Monday, March 10, 2008

Ugh

Saturday's games left a distinctly foul taste in my mouth.

USC 77, Stanford 64

Let's start with the Stanford game. No one-- I mean NO one-- showed up for this game wearing crimson except for Kenny Brown. The entire rest of the team looked apathetic, disinterested, bored. Even Taj Finger wasn't diving for loose balls. Look, I understand the UCLA game was irritating. I understand this game wasn't going to affect the final conference standings. I understand it was early in the morning and the players were worn out after Thursday. But come on. USC had at least four or five dunks off of offensive rebounds. The Cardinal were outrebounded by 16 by the worst rebounding team in the conference. Defense seemed to be optional; Trent Johnson eventually had to go to a zone because no one was bothering to mark their man. And the team took a whole bunch of astoundingly poor shots. It was an absolutely pathetic performance which did a ton to erase whatever goodwill the media community had toward the team after they were robbed on Thursday.

Next, the UCLA-Cal game. From a conference standpoint, it's probably as well that UCLA won it. From the standpoint of "wanting to watch basketball, not pro wrestling," it was about as bad as it gets. At least the Thursday travesty was only a single bad call. Here's the full sequence of events that had to happen for Cal to lose this game:

1. Kevin Love makes a miracle double-clutch three, making the score 80-79 Cal.
2. Cal inbounds to Ryan Anderson, who is obviously hacked by the defense. The ball goes out of bounds. No foul is called.
3. Despite the ball clearly going out off of two UCLA players, the referees give the ball to UCLA.
4. UCLA's next shot is blocked out of bounds with 6 seconds left.
5. Ball is inbounded to Josh Shipp, who is cut off on the baseline by great defense from Eric Viernesal and hoists a prayer over the backboard. Despite this being every bit as illegal as taking a jumper from a sideline inbounds and having it go through the net, the officials count the basket with 1.5 seconds to go.
6. Cal throws the ball into the frontcourt, where Shipp punches it into the stands. Although punching the ball is a violation-- which should cause the clock to stop as soon as it occurs, like a kicked ball-- the officials run 8 tenths of a second off the clock, eliminating Cal's ability to catch and take a dribble or pump fake. Predictably, given that the team can only catch-and-shoot, the final shot falls short.

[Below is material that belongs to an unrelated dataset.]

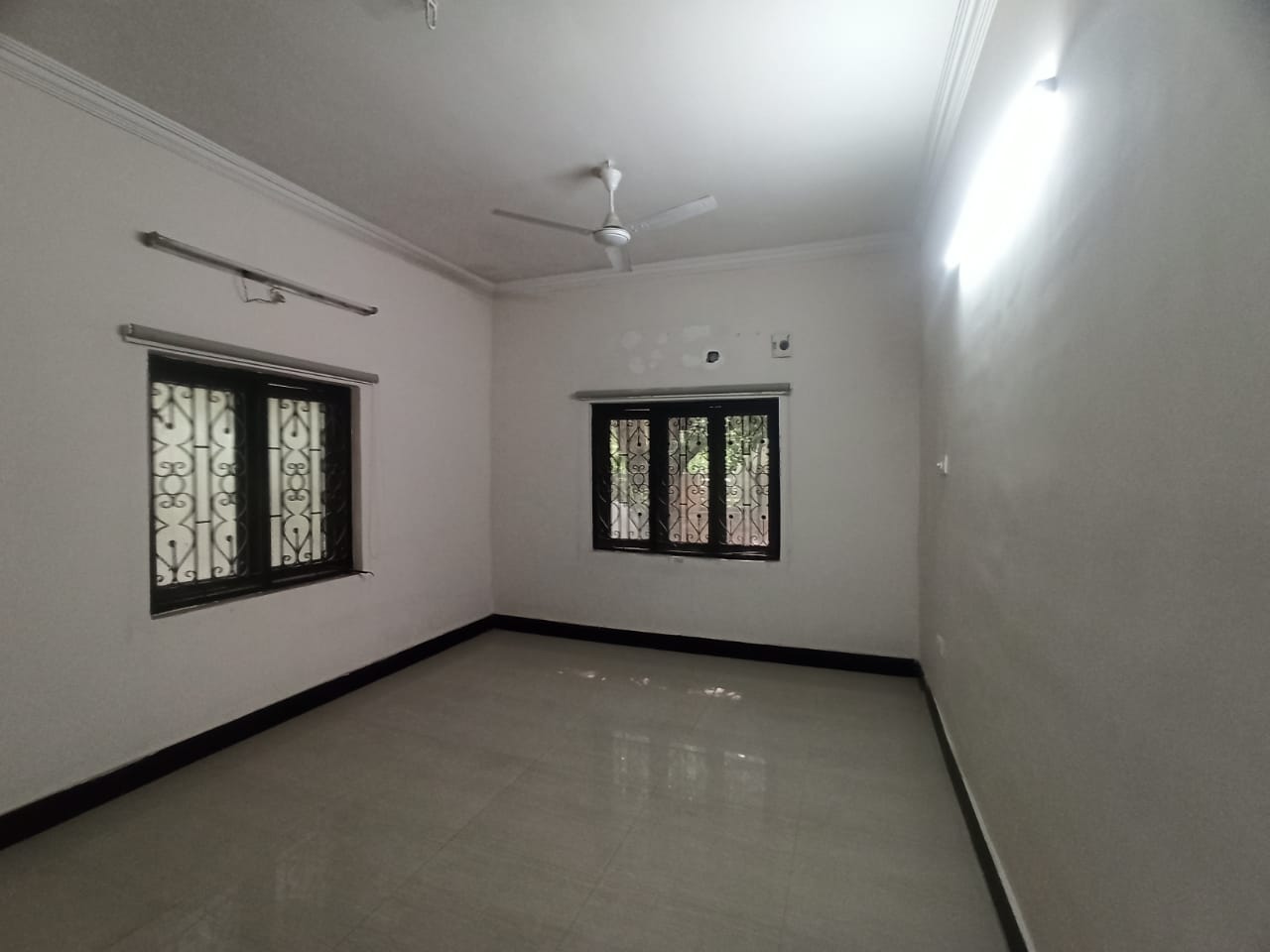 3 BHK + Study Room Independent House For Rent in Hill View Banjara Hills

I don't believe I've ever seen a team up by 4 with 20 seconds to go lose a game without doing a single thing wrong before. No missed free throws, no turnovers, nothing. Cal played a perfect end of the game and was hosed by a combination of freakish UCLA luck and one of the worst officiating sequences since the 1972 Olympic final.

Next, the ASU-OSU and WSU-Washington games. These were not televised. FSN's decision to show random non-live programming instead of Pac-10 basketball irritated me on numerous occasions this year, although at least this time most of the time was taken up by the ACC women's tournament. Couldn't the Pac-10 games have gone to FSN+?

Finally, the Oregon-Arizona game. Jerryd Bayless is called at a key point for a double foul, after being essentially mugged by a ringer off the Oregon bench. It's his third foul of the first half, and from that point onward, Oregon is never challenged (although their unbelievable shooting-- I don't recall perfectly, but they may not have missed a 3-pointer in the entire second half-- might have made the result inevitable anyway). The final game of the season perfectly symbolizes the whole year for Pac-10 officiating-- not merely anal-retentive and asinine, but incompetent as well.

Aren't we all looking forward to the Pac-10 tournament now?

Wednesday, Cal faces off with Washington for the "designated Cinderella hopeful" spot, while Oregon State gets creamed by Arizona again and finally stops doing everything in its power to lower the conference's RPI. Quarterfinals are Thursday, with Stanford facing Arizona and Cal-- if it survives Washington-- facing UCLA again. In LA. Again. Thank you, powers that be, for beneficently granting UCLA and USC multiple extra home games every season. It's not quite as retarded as Memphis getting the C-USA tournament on its actual home floor every year, but it's close. Considering the fact that EVERY SINGLE OTHER MAJOR MARKET IN THE PAC-10 HAS AN NBA FRANCHISE, one would think that perhaps the tournament could be rotated around the five "nexi". One would apparently think incorrectly.

That's enough griping for one day, I think. Hopefully I'll have time soon to break down the all-conference selections (which, except for the curious choice of OJ Mayo over Jerryd Bayless for First Team, were actually pretty well put together).